What does this mean for the “average”
Christian living in Australia today? Does it mean preparing
to get their hands dirty?
“Yes of course. But...Australia is almost a bad place
to come because your government has done a pretty good job
of responding to the needs of the poor. The proportion of
your federal budget that is set aside to help poor people
in the world is 0.28 per cent. They’re thinking of doubling
that so it gets over one half of one per cent, which would
be enormous. The United States, on the other hand...- this
is the richest country on the face of the earth - we’re
spending $US2 billion a week on the war in Iraq and here’s
what we’re doing - we’re giving 0.04 per cent
of our federal budget to help the poor of the world. We’re
not doing what needs to be done.
“What I think the people of Australia need to recognise
is that next year the G8 nations will be holding their meetings
in your country. When they were held in Birmingham, England,
tens of thousands of Christians turned out and had a silent
prayer vigil in front of the building, calling for the G8
nations to cancel Third World debts and it was incredibly
successful. Clare Short, (a former Secretary of State for
International Development in the UK), says categorically that
if it hadn’t been for the Christians - and she’s
not a Christian - that if it hadn’t been for the Christians
demonstrating as they did with dignity, with peace and with
caring and prayer, that cancellation of debts would never
have begun. So that’s the kind of thing we need to begin
to do. We need to be into that, we need to be increasing aid
to Third World countries and I hope your country, which is
doing very well, can do even better...I do hope the plan to
double (the proportion of the federal budget given in overseas
aid) is actualised.”
There’s a quote I want to run past you. You
apparently started many speeches in the Eighties with the
words: "I have three things I'd like to say today. First,
while you were sleeping last night, 30,000 kids died of starvation
or diseases related to malnutrition. Second, most of you don't
give a s**t. What's worse is that you're more upset with the
fact that I said s**t than the fact that 30,000 kids died
last night."
“Yes, that statement has become rather famous hasn’t
it? I think it’s true. I think our Christianity has
been reduced into just making us into nice people...I don’t
advocate using four letter words unless absolutely necessary
but the truth is that being a Christian is more than just
being nice and being polite and using the right language,
it’s allowing your heart to be broken by the things
that break the heart of Jesus...There are thousands and thousands
of kids who everyday die because of starvation or diseases
related to malnutrition and we could stop it if we had the
will. We have the resources, we have the technology, we can
stop world hunger, we can make poverty history. The resources
are there, it can be done and, the fact is, that if we as
Christians do not see that the Christ of history wants to
move through us to reach this goal of making poverty history,
then we’re not in touch with the Biblical Jesus because
in the New Testament there are 2,000 verses of Scripture that
call on us to respond to the needs of the poor. So, yeah,
I made that statement and it haunts me down through the ages.

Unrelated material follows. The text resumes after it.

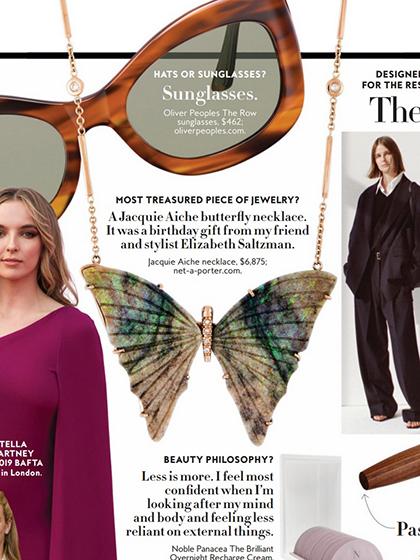 杂志 女式 颈饰 项链图片4835239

I first made it at Wheaton College and I went back to Wheaton
College 20 years later and, as I’m being driven to the
call to speak, a student says ‘Dr Campolo, did you really
say s**t in chapel at Wheaton College?’. It was 20 years
ago and they’re still taking about it...”
Why is it, do you think, that we Christians have often
missed the wood for the trees in the sense that we’ve
been very good on some issues, yet issues like global poverty
- and, as you say, there are 2,000 references in the Bible
- are often missed. Why do you think that’s the case?
“I think there are a variety of reasons. First of all,
there’s the whole ethos that exists in a country like
the United States and in Australia. I find that of all the
countries I visit, no country is more similar to the United
States than Australia. We’re both very similar in our
attitudes towards life. And both of our countries have been
created through rugged individualism. People came over here
and, as individualists, they made their way, they worked hard,
they invested and they created life for themselves and so
their prosperity has been the result of individualistic achievement.
Consequently, they look at the rest of the world and they
say ‘We did it as individuals, why can’t you?’
We expect people as individuals to solve the problem.
"There
are thousands and thousands of kids who everyday die
because of starvation or diseases related to malnutrition
and we could stop it if we had the will. We have the
resources, we have the technology, we can stop world
hunger, we can make poverty history."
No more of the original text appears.